L’initiation au droit de l’arbitrage commercial international au sein de l’université de Queen Mary à Londres [1] en 2013-2014 m’a motivé dans ma décision de me spécialiser dans ce domaine. Dans cette optique, j’ai désormais la chance de pratiquer ce droit quotidiennement dans le cadre de mon stage au département Contentieux et arbitrage international du cabinet Squire Patton Boggs à Paris.

La School of International Arbitration de Queen Mary va fêter ses trente ans en 2015. S’il ne m’est pas possible de juger l’évolution de l’enseignement proposé au cours de ce trentenaire, je peux apporter mon témoignage sur ce qu’elle offre aujourd’hui à un étudiant français n’ayant pas étudié le droit de l’arbitrage auparavant.

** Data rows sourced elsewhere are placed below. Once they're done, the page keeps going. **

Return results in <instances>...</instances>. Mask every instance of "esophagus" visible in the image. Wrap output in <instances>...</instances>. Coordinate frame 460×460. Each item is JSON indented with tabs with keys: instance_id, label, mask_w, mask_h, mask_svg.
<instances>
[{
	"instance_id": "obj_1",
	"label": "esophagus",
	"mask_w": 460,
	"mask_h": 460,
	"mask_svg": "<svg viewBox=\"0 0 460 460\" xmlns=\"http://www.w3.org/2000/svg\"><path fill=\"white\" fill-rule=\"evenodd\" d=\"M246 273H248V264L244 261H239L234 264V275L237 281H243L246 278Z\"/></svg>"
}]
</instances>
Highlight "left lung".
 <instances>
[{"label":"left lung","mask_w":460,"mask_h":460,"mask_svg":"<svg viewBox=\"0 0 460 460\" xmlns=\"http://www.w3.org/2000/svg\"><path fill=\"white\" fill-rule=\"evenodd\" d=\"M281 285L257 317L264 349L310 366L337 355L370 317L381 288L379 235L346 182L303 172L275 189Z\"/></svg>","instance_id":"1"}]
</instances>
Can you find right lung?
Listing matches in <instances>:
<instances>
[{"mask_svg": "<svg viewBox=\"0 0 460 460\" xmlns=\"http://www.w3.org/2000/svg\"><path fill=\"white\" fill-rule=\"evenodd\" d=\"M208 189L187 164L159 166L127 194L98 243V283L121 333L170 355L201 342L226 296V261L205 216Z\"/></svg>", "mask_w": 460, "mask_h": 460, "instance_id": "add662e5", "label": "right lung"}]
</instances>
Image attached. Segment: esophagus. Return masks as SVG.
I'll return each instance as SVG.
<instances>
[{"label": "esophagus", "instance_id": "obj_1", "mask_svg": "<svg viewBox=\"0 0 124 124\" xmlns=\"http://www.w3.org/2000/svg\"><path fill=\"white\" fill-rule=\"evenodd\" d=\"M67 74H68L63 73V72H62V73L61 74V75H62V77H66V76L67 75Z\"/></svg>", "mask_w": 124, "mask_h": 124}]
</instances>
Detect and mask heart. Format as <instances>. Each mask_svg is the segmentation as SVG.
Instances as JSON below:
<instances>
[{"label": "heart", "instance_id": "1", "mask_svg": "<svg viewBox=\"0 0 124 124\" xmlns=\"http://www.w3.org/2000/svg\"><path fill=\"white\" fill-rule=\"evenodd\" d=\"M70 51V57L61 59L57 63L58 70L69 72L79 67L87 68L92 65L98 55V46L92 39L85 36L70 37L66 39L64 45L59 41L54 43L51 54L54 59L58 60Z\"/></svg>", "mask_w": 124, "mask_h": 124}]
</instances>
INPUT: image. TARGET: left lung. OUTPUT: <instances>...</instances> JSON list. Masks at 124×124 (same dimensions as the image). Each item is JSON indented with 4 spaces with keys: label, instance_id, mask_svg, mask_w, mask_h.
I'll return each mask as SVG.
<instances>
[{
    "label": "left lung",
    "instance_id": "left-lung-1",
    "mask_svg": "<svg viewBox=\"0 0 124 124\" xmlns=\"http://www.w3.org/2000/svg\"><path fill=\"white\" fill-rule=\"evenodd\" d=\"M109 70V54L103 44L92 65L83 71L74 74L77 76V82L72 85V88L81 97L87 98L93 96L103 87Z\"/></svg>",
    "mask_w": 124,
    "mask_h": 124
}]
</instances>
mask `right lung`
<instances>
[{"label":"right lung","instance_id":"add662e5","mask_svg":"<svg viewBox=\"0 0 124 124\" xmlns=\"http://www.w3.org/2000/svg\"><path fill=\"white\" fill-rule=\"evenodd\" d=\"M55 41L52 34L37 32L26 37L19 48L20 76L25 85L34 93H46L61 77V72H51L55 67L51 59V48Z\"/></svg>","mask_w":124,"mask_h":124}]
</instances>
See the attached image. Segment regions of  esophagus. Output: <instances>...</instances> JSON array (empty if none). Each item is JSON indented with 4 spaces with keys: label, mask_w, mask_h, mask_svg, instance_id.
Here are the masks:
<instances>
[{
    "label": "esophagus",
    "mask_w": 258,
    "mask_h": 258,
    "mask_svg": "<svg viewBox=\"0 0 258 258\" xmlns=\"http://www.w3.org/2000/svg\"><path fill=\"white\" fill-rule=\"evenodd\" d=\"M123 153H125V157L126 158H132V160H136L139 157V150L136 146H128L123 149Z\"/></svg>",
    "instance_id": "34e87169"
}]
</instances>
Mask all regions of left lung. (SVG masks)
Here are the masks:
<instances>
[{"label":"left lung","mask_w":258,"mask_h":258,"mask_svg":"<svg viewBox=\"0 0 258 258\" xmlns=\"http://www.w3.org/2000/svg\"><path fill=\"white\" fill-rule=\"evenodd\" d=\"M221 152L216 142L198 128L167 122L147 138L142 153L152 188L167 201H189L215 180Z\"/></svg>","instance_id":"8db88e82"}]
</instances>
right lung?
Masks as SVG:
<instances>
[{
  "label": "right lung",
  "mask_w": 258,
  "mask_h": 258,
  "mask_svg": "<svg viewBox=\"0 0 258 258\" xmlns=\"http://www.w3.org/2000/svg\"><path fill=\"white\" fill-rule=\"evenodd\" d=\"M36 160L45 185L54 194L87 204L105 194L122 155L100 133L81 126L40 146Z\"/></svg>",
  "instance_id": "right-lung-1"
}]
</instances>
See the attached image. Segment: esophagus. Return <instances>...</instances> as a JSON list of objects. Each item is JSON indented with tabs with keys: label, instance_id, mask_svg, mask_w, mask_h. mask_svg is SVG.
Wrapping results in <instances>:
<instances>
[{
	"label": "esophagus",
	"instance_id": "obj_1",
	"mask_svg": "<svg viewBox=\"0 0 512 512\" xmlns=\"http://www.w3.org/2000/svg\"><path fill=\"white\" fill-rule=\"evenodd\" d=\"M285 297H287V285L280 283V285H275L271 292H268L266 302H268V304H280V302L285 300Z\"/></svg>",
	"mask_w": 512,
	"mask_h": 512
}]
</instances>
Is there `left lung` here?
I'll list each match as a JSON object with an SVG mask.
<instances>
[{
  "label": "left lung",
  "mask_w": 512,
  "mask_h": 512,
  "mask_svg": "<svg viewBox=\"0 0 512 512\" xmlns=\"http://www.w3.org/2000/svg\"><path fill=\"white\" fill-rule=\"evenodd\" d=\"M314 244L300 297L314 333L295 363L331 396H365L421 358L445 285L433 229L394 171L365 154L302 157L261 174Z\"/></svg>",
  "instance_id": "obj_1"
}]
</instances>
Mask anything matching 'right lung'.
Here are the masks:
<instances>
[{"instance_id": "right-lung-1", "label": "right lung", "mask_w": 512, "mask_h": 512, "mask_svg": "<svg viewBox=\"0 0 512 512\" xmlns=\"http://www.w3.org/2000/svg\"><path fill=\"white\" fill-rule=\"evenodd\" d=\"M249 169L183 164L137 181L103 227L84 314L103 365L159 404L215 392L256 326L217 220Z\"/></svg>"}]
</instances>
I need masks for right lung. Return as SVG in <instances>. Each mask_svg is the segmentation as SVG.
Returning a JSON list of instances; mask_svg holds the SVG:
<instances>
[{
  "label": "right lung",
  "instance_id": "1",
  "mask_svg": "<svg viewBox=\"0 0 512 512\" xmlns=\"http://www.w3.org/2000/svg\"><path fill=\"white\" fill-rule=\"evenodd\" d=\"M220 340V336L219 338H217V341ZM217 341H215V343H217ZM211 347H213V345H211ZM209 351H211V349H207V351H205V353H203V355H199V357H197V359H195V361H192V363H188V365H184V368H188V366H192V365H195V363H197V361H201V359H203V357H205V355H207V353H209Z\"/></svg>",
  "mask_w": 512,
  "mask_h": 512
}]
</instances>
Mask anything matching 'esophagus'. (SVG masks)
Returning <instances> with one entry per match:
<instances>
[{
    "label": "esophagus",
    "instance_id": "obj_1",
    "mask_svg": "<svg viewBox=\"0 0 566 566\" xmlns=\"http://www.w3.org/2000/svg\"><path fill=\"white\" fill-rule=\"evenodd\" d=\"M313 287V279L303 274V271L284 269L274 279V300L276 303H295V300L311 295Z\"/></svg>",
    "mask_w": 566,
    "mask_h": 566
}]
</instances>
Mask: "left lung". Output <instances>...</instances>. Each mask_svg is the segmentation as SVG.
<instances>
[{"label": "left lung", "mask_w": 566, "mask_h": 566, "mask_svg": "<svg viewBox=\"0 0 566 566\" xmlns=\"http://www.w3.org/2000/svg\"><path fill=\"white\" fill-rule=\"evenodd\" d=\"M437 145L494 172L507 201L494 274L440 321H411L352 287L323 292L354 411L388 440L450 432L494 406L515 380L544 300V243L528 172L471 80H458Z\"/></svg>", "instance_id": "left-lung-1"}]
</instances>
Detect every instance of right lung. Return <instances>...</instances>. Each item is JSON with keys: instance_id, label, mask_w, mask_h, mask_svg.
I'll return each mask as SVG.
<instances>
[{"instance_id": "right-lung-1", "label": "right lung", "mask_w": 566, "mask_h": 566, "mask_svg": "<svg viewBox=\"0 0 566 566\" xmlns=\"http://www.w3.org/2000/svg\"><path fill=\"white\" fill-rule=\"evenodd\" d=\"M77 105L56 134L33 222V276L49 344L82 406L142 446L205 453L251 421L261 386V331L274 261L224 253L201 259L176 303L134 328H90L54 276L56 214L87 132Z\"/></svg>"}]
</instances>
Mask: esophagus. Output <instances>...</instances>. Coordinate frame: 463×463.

Sur la forme, il faut s’attendre à un enseignement « à l’anglaise », c’est-à-dire que l’on ne vient pas en cours pour prendre le plus de notes possible mais pour échanger sur les lectures que l’on nous a donné à faire. Oubliez donc le recopiage de tout ce qui est dit en classe. Oubliez également la transmission du savoir du professeur vers les élèves : 90% des questions sont posées par le professeur. Les élèves sont en permanence sollicités, soit pour donner des réponses précises, juridiques, mais également pour donner leur opinion – qu’elle soit pertinente ou non – leur feeling sur le problème posé, ou encore leur expérience passée. Une grande partie des étudiants du LL.M sont déjà engagés dans la vie professionnelle : certains ont déjà de l’expérience et la diversité des étudiants fait incontestablement partie de l’apprentissage. La dimension internationale du LL.M prend tout son sens lorsque l’on étudie l’arbitrage international. Sur le fond, le cours aborde toutes les problématiques propres à l’arbitrage international (depuis la convention d’arbitrage, la loi applicable, la compétence du tribunal… jusqu’à la sentence et son exequatur). Les étudiants reçoivent deux livrets : l’un avec les règles des institutions arbitrales internationales ; l’autre avec les lois nationales applicables à l’arbitrage international, traduites en anglais. La comparaison de ces règles se fait constamment, sur chaque question, avant de débattre sur la qualité et l’opportunité de chacune. Il était particulièrement intéressant de voir les sensibilités différentes des professeurs : le professeur Lew étant souvent proche des solutions françaises, tranchant avec le professeur Brekoulakis plus proche des solutions anglaises. J’ai en mémoire deux points de vue opposés sur la question de l’effet négatif du principe de compétence-compétence [2].
 
Il est motivant de partir étudier la matière Outre-Manche pour un français : les droits français et anglais de l’arbitrage sont deux droits reconnus, et pourtant assez différents. Il faut donc confronter leurs solutions pour pouvoir les comprendre, et en tirer le meilleur parti.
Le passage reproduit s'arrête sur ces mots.